------ Records supplied ------

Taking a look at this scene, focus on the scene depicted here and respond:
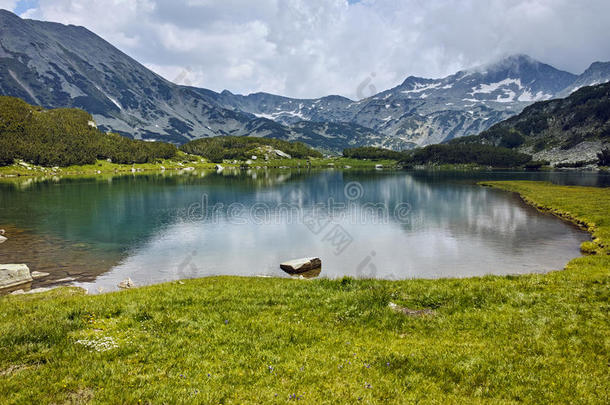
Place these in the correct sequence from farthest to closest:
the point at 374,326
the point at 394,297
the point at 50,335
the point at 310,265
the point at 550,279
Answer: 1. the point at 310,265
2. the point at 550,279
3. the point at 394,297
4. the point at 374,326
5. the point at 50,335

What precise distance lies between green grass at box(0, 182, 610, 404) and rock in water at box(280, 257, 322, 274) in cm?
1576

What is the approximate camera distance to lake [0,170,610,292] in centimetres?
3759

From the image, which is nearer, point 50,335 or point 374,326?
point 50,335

------
------ Records supplied ------

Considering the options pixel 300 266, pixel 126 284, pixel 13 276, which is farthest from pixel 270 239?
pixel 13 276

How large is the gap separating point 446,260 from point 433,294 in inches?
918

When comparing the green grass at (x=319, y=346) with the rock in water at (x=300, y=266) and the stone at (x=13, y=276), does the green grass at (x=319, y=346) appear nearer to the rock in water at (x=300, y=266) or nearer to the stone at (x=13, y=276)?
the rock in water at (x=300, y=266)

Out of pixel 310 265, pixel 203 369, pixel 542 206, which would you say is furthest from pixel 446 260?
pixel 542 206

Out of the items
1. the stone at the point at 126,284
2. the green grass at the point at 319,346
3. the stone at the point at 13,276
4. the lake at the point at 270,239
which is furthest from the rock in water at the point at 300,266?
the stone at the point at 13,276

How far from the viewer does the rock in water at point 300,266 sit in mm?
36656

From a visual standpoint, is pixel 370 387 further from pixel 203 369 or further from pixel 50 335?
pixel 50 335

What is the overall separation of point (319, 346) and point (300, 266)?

------
------ Records supplied ------

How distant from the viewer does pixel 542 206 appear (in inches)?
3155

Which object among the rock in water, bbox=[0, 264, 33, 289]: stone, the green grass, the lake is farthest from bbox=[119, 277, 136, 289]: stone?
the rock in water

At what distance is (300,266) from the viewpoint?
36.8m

------

Problem statement
Retype the rows from the line containing "Out of the items" up to and including the line containing "What is the overall", keeping every character unchanged.

Response to the task
Out of the items
1. the stone at the point at 126,284
2. the green grass at the point at 319,346
3. the stone at the point at 13,276
4. the lake at the point at 270,239
which is furthest from the rock in water at the point at 300,266?
the stone at the point at 13,276

How far from the viewer does the rock in water at point 300,266 sit in mm?
36656

From a visual standpoint, is pixel 370 387 further from pixel 203 369 or further from pixel 50 335?
pixel 50 335

What is the overall separation of point (319, 346) and point (300, 266)?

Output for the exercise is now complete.